When Meryl Streep accepts a role, she acts the hell out of it—period.
That point was driven home for Michael Schulman backstage at The Public Theater in 2009. Streep had just appeared in a reading of “A Good Smoke” by Don Cummings, along with two of her four children, and the whole family was celebrating. Schulman was on assignment for the New Yorker’s Talk of the Town.

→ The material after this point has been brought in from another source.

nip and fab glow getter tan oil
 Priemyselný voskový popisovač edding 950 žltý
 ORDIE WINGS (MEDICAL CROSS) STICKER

“There was one moment I’ll never forget, right at the beginning,” Schulman says. “She’s got a tray of glasses of white wine and is grandly handing them out. Then she’s trying to hand me this glass of white wine. I had my recorder and my notebook and my pen, and I said, ‘I’m sorry, I don’t have a free hand.’
“So she leans over,” he continues, “and she extends her hand, palm up. She puts the wine on her open palm and says, ‘Well, I’ll be your table. Everybody needs an end table.’ And I’m standing there, like, oh my god, Meryl Streep is my table!”
Her Again: Becoming Meryl Streep is an admiring, insightful account of how a homecoming queen from suburban New Jersey evolved into the “Iron Lady” of American acting, tackling roles both great and small with stunning aplomb. For her efforts, she has been nominated for 19 Academy Awards to date—the most of any actor, male or female, ever. (Katharine Hepburn and Jack Nicholson are tied for second place, with 12 apiece.).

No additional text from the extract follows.